WASHINGTON—Today, the U.S. Department of the Treasury released the General Explanations of the Administration’s Fiscal Year 2025 Revenue Proposals, or “Greenbook,” to explain the revenue proposals included in President Joe Biden’s budget.
The Greenbook outlines critical tax proposals that will support President Biden’s investments in the American people by ensuring the wealthy and large corporations pay their fair share, lowering costs for hard-working families, and further reducing the deficit.
“President Biden’s budget proposal builds on America’s historic economic recovery by making fiscally responsible investments to grow the economy over the medium and long term and lowering costs for working families in key areas, including health care and housing,” said U.S. Secretary of the Treasury Janet L. Yellen. “The investments in the President’s budget are fully paid for, and the budget would reduce deficits by approximately $3 trillion through a combination of smart savings and tax proposals that ensure wealthy individuals and large corporations pay their fair share.”
Under President Biden, the United States has experienced historic economic progress. Thanks to President Biden’s policies, the U.S. saw the fastest, most equitable economic recovery in its history. The President’s long-term strategies have since sustained an unemployment rate below 4% for more than two years, the longest stretch in more than 50 years, increased real wages for Americans to above pre-pandemic levels, reduced inflation by more than 2/3 from its peak, and led to robust GDP growth which has blown past expectations.
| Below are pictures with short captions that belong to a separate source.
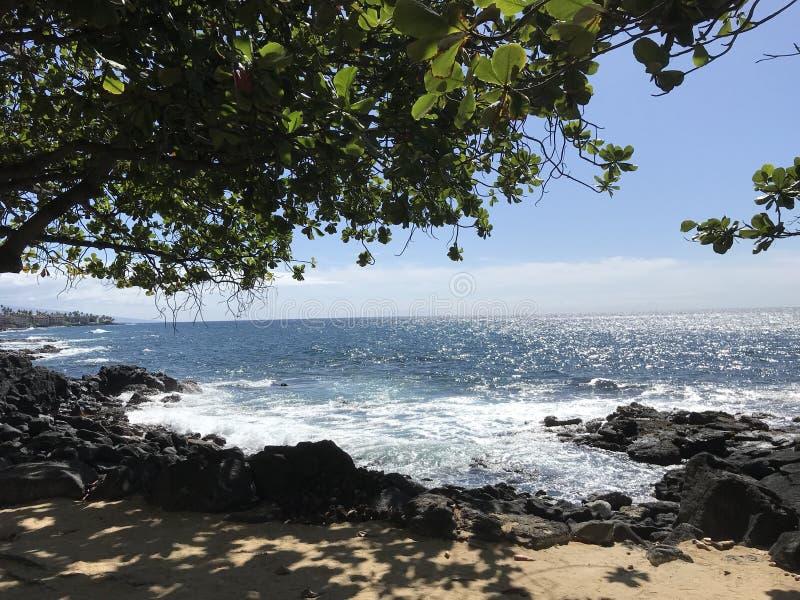 большой остров Гавайских островов стоковые фотографии rf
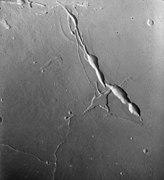 Elysium Chasma 844A20.jpg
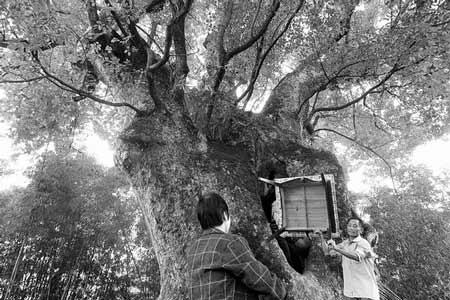 昨日,浏阳古港镇新园村,这棵胸径4.06米的千年古樟,树洞内可摆上一个麻将桌,当地居民正将麻将桌搬进去,他们说,在树中打牌的感觉特好。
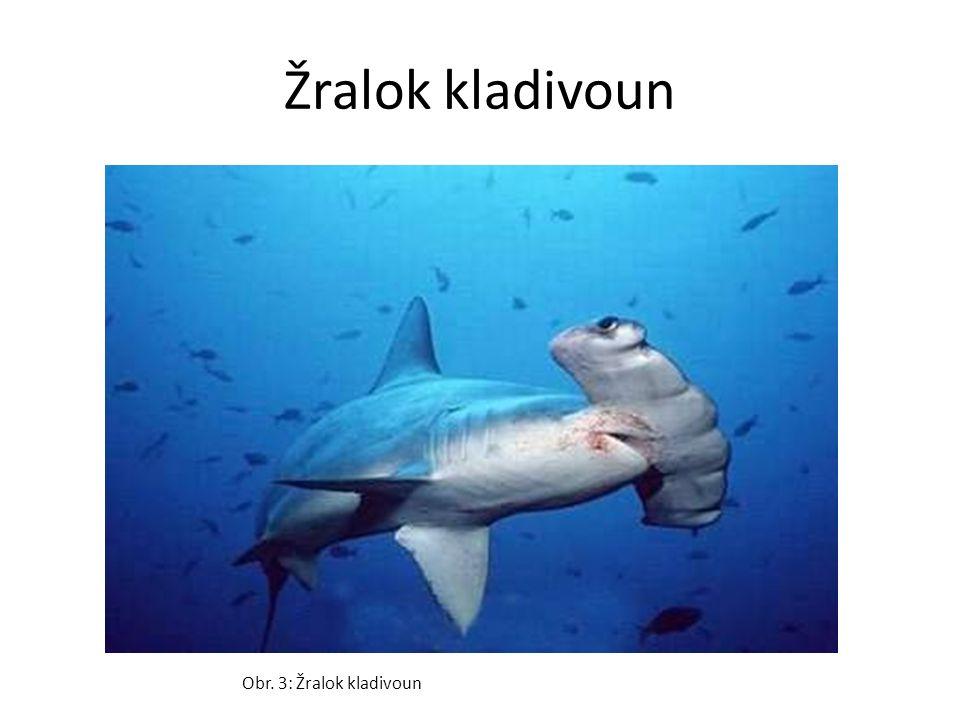 Žralok kladivoun Obr. 3: Žralok kladivoun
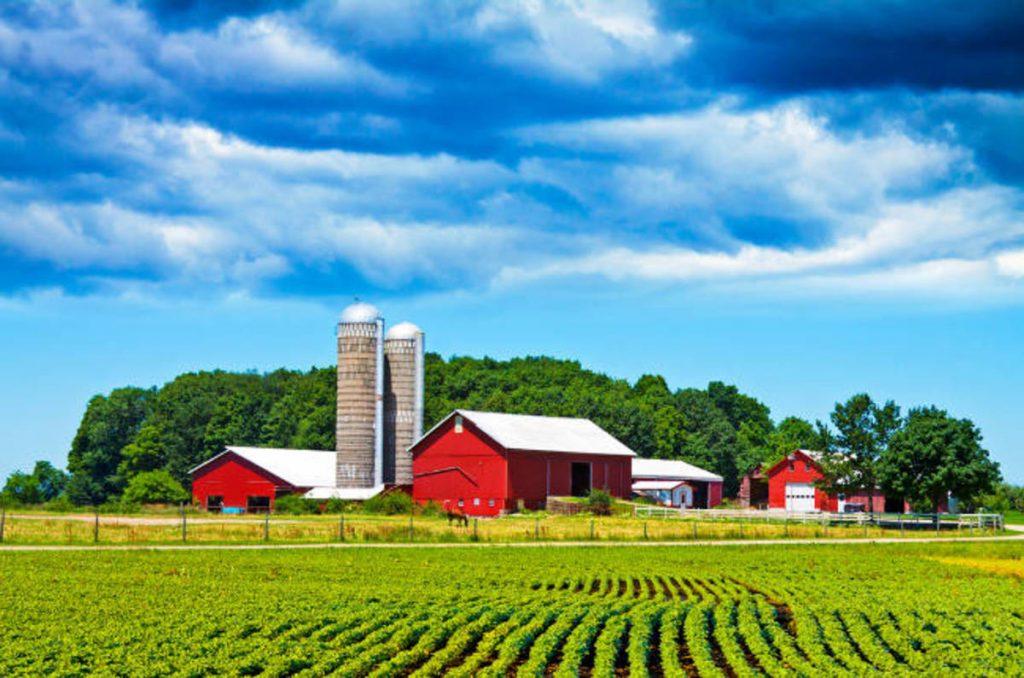 New York Farm Services Agency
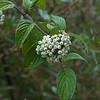 Brown dogwood  (Cornus glabrata)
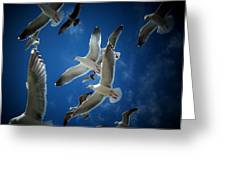 Seagulls Above Greeting Card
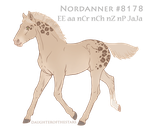 Foal# 8178 by NorthEast-Stables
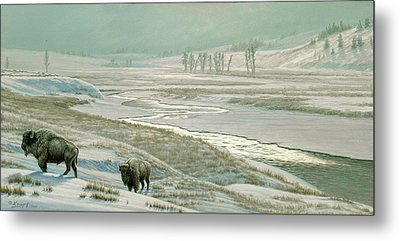 Lamar Valley - Bison Metal Print by Paul Krapf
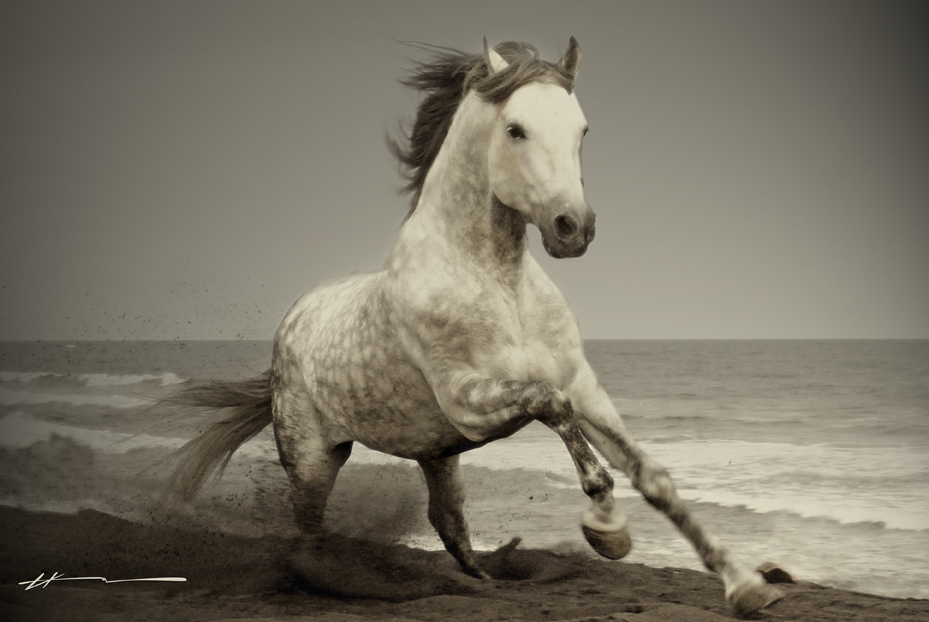 Wild Horses HD Wallpapers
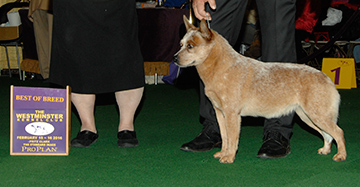 Kokopelli's Sobe It (Australian Cattle Dog)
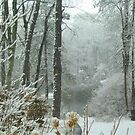 Snow Comes to the  Little Pond  by fiat777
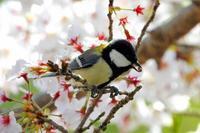 桜とシジュウカラ - なんでもブログ2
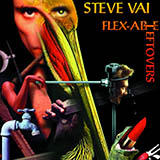 Steve Vai - Details At Ten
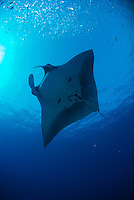 Manta rays swimming underwater around the coast of Maui, Hawaii,this gentle giants live in Hawaiian water year round.<br />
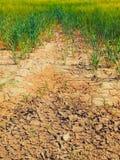 烘干在麦田的角落的破裂的黏土 多灰尘的深镇压和枯萎的花 免版税库存照片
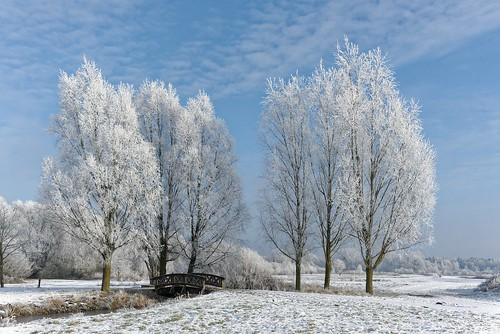 ein Wintertag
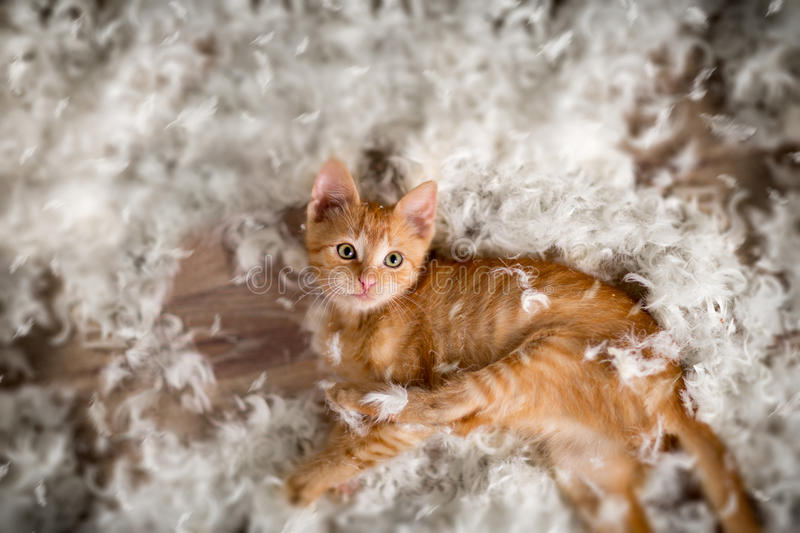 Little kitten and feathers royalty free stock photo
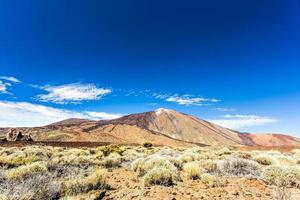 Parc national du Teide, Tenerife, Canaries, Espagne photo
The President’s FY25 budget will build on this momentum by continuing to lower costs for working families, investing in America and the American people, protecting and strengthening Social Security and Medicare, and further reducing the deficit by cracking down on tax evasion by the wealthy, cutting wasteful spending, and making the wealthy and corporations pay their fair share.
The Administration’s revenue proposals would ensure that the wealthy and large corporations pay their fair share and, in doing so, fully pay for the investments proposed in the President’s Budget while generating roughly $3 trillion in additional deficit reduction over the next decade. The proposals would also lower costs by expanding key tax credits for workers and families.
Key revenue proposals in the Greenbook would:
- Ensure the wealthy and large corporations pay their fair share, by:
- Implementing a global minimum tax that will strengthen the taxation of corporations’ foreign income by ensuring that all multinationals pay at least a 21% minimum rate on their earnings in each jurisdiction, thereby stopping the race to the bottom on corporate tax rates and leveling the playing field for U.S. businesses.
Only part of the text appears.